Exercise task = Print the data exactly, leaving nothing out.

━━━━━ Provided entries

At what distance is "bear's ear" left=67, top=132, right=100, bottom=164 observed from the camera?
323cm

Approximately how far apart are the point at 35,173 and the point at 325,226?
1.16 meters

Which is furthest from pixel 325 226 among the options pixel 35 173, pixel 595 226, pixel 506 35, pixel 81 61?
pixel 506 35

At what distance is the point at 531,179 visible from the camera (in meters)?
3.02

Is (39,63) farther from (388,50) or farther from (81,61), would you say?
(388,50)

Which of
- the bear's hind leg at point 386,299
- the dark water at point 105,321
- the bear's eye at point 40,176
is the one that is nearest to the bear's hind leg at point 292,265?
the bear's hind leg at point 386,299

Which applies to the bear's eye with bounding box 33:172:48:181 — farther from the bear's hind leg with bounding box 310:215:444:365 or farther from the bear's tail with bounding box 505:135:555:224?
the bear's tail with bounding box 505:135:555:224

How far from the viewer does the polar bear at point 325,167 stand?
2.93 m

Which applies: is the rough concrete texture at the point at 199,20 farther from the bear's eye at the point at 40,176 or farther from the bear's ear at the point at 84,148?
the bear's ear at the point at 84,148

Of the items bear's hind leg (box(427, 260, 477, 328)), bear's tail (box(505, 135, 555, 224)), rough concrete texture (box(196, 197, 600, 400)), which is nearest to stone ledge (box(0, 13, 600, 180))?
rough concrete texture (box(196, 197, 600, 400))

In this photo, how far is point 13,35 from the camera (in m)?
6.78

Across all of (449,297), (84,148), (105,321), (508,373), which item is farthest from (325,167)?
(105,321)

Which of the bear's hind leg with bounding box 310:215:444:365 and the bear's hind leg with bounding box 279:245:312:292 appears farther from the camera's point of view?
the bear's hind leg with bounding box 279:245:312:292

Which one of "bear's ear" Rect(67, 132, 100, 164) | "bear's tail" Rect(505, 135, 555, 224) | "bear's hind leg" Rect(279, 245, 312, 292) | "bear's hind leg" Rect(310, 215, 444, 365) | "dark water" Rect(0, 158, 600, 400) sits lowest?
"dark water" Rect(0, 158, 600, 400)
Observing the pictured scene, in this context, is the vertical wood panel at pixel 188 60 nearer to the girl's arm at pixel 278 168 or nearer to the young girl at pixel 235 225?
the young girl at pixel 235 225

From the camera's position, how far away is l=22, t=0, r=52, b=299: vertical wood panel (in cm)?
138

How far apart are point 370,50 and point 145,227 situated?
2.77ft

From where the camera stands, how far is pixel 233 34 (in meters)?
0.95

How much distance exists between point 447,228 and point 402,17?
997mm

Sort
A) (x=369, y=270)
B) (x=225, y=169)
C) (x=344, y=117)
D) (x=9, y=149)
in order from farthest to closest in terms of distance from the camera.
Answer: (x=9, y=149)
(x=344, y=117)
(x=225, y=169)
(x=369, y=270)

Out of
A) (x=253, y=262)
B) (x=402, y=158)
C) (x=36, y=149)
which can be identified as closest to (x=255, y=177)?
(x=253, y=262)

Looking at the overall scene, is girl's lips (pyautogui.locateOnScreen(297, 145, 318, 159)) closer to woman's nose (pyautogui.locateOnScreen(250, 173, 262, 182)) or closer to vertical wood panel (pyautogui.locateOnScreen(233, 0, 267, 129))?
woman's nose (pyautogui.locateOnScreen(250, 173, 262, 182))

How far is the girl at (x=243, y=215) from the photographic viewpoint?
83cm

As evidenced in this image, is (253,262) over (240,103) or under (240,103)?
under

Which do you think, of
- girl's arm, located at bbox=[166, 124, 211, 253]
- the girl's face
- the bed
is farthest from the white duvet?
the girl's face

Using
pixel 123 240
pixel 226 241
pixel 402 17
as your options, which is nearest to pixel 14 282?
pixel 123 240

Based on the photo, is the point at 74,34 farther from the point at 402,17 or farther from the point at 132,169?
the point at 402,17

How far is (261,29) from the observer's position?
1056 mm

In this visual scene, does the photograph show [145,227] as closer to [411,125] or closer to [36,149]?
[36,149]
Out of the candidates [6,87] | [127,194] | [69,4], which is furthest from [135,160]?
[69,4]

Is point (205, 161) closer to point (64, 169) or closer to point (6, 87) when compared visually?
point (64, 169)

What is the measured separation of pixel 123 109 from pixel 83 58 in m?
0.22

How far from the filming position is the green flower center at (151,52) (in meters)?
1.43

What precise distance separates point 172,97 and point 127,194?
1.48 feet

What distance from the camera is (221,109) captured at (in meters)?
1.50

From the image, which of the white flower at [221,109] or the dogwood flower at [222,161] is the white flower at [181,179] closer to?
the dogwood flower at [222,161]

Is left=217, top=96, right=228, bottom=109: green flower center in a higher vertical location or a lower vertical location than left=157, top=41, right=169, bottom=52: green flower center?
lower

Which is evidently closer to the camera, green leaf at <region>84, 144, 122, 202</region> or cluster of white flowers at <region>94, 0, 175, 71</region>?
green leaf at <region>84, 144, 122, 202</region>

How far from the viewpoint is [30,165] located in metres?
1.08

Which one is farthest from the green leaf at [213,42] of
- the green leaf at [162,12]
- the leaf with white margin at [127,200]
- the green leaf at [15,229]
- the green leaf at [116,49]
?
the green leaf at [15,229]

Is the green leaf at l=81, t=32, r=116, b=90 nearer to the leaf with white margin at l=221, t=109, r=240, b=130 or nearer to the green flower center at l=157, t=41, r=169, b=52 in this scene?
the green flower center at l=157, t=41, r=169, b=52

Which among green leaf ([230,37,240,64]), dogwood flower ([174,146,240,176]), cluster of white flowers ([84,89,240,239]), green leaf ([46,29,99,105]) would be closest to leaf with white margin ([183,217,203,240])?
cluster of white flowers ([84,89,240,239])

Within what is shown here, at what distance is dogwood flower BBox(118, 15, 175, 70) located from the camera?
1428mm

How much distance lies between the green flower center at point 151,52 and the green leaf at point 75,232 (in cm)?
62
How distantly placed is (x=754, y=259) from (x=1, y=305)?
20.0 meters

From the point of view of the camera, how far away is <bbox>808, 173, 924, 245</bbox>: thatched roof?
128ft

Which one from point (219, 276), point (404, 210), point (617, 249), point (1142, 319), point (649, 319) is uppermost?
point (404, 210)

━━━━━━━━━━

Solution =
At what distance is "bear's ear" left=67, top=132, right=100, bottom=164 observed from the camera?
323cm

Approximately how far apart are the point at 35,173 and the point at 325,226?
1.16 meters

Which is furthest from pixel 325 226 among the options pixel 35 173, pixel 595 226, pixel 506 35, pixel 81 61?
pixel 506 35

At what distance is the point at 531,179 visible from the camera (in meters)?
3.02

Is (39,63) farther from (388,50) or farther from (81,61), would you say?
(388,50)

Which of
- the bear's hind leg at point 386,299
- the dark water at point 105,321
- the bear's eye at point 40,176
is the one that is nearest to the bear's hind leg at point 292,265?
the bear's hind leg at point 386,299

Which applies to the bear's eye with bounding box 33:172:48:181 — farther from the bear's hind leg with bounding box 310:215:444:365 or farther from the bear's tail with bounding box 505:135:555:224?
the bear's tail with bounding box 505:135:555:224

How far from the viewer does the polar bear at point 325,167 stand?
2.93 m

Which applies: is the rough concrete texture at the point at 199,20 farther from the bear's eye at the point at 40,176 or farther from the bear's ear at the point at 84,148?
the bear's ear at the point at 84,148

Of the items bear's hind leg (box(427, 260, 477, 328)), bear's tail (box(505, 135, 555, 224)), rough concrete texture (box(196, 197, 600, 400)), which is nearest to stone ledge (box(0, 13, 600, 180))?
rough concrete texture (box(196, 197, 600, 400))

In this photo, how far is point 13,35 from the camera (in m)?
6.78

Across all of (449,297), (84,148), (105,321), (508,373), which item is farthest from (325,167)?
(105,321)

Which of the bear's hind leg with bounding box 310:215:444:365 and the bear's hind leg with bounding box 279:245:312:292 appears farther from the camera's point of view?
the bear's hind leg with bounding box 279:245:312:292

Which one of "bear's ear" Rect(67, 132, 100, 164) | "bear's tail" Rect(505, 135, 555, 224) | "bear's hind leg" Rect(279, 245, 312, 292) | "bear's hind leg" Rect(310, 215, 444, 365) | "dark water" Rect(0, 158, 600, 400) sits lowest?
"dark water" Rect(0, 158, 600, 400)
Observing the pictured scene, in this context, is the vertical wood panel at pixel 188 60 nearer to the girl's arm at pixel 278 168 or nearer to the young girl at pixel 235 225?
the young girl at pixel 235 225

From the camera's position, how far away is l=22, t=0, r=52, b=299: vertical wood panel (in cm)?
138

How far apart are point 370,50 and point 145,227 situated?
2.77ft

From where the camera stands, how far is pixel 233 34 (in meters)?
0.95

How much distance exists between point 447,228 and point 402,17?
997mm

Sort
A) (x=369, y=270)
B) (x=225, y=169)
C) (x=344, y=117)
D) (x=9, y=149)
in order from farthest to closest in terms of distance from the camera.
Answer: (x=9, y=149)
(x=344, y=117)
(x=225, y=169)
(x=369, y=270)

Out of
A) (x=253, y=262)
B) (x=402, y=158)
C) (x=36, y=149)
which can be identified as closest to (x=255, y=177)?
(x=253, y=262)

Looking at the overall scene, is girl's lips (pyautogui.locateOnScreen(297, 145, 318, 159)) closer to woman's nose (pyautogui.locateOnScreen(250, 173, 262, 182)) or closer to vertical wood panel (pyautogui.locateOnScreen(233, 0, 267, 129))?
woman's nose (pyautogui.locateOnScreen(250, 173, 262, 182))

How far is the girl at (x=243, y=215) from the photographic viewpoint?
83cm

As evidenced in this image, is (253,262) over (240,103) or under (240,103)?
under

Which do you think, of
- girl's arm, located at bbox=[166, 124, 211, 253]
- the girl's face
- the bed
is farthest from the white duvet?
the girl's face

Using
pixel 123 240
pixel 226 241
pixel 402 17
as your options, which is nearest to pixel 14 282?
pixel 123 240

Based on the photo, is the point at 74,34 farther from the point at 402,17 or farther from the point at 132,169?
the point at 402,17

How far is (261,29) from the observer's position?
1056 mm

In this visual scene, does the photograph show [145,227] as closer to [411,125] or closer to [36,149]?
[36,149]
Out of the candidates [6,87] | [127,194] | [69,4], which is furthest from [135,160]?
[69,4]

Is point (205, 161) closer to point (64, 169) or closer to point (6, 87) when compared visually?
point (64, 169)

What is the measured separation of pixel 123 109 from pixel 83 58 in m?
0.22

How far from the filming position is the green flower center at (151,52) (in meters)?
1.43

What precise distance separates point 172,97 and point 127,194?
1.48 feet

What distance from the camera is (221,109) captured at (in meters)?
1.50

From the image, which of the white flower at [221,109] or the dogwood flower at [222,161] is the white flower at [181,179] closer to?
the dogwood flower at [222,161]

Is left=217, top=96, right=228, bottom=109: green flower center in a higher vertical location or a lower vertical location than left=157, top=41, right=169, bottom=52: green flower center?
lower

Which is evidently closer to the camera, green leaf at <region>84, 144, 122, 202</region> or cluster of white flowers at <region>94, 0, 175, 71</region>?
green leaf at <region>84, 144, 122, 202</region>

How far from the viewpoint is [30,165] located in metres?
1.08

Which one is farthest from the green leaf at [213,42] of
- the green leaf at [162,12]
- the leaf with white margin at [127,200]
- the green leaf at [15,229]
- the green leaf at [116,49]
?
the green leaf at [15,229]

Is the green leaf at l=81, t=32, r=116, b=90 nearer to the leaf with white margin at l=221, t=109, r=240, b=130 or nearer to the green flower center at l=157, t=41, r=169, b=52 in this scene?
the green flower center at l=157, t=41, r=169, b=52

Which among green leaf ([230,37,240,64]), dogwood flower ([174,146,240,176]), cluster of white flowers ([84,89,240,239]), green leaf ([46,29,99,105]) would be closest to leaf with white margin ([183,217,203,240])?
cluster of white flowers ([84,89,240,239])

Within what is shown here, at what distance is dogwood flower BBox(118, 15, 175, 70) located from the camera?
1428mm

How much distance lies between the green flower center at point 151,52 and the green leaf at point 75,232 (in cm)?
62
How distantly placed is (x=754, y=259) from (x=1, y=305)?
20.0 meters

From the point of view of the camera, how far away is <bbox>808, 173, 924, 245</bbox>: thatched roof?
128ft

Which one from point (219, 276), point (404, 210), point (617, 249), point (1142, 319), point (649, 319) is uppermost?
point (404, 210)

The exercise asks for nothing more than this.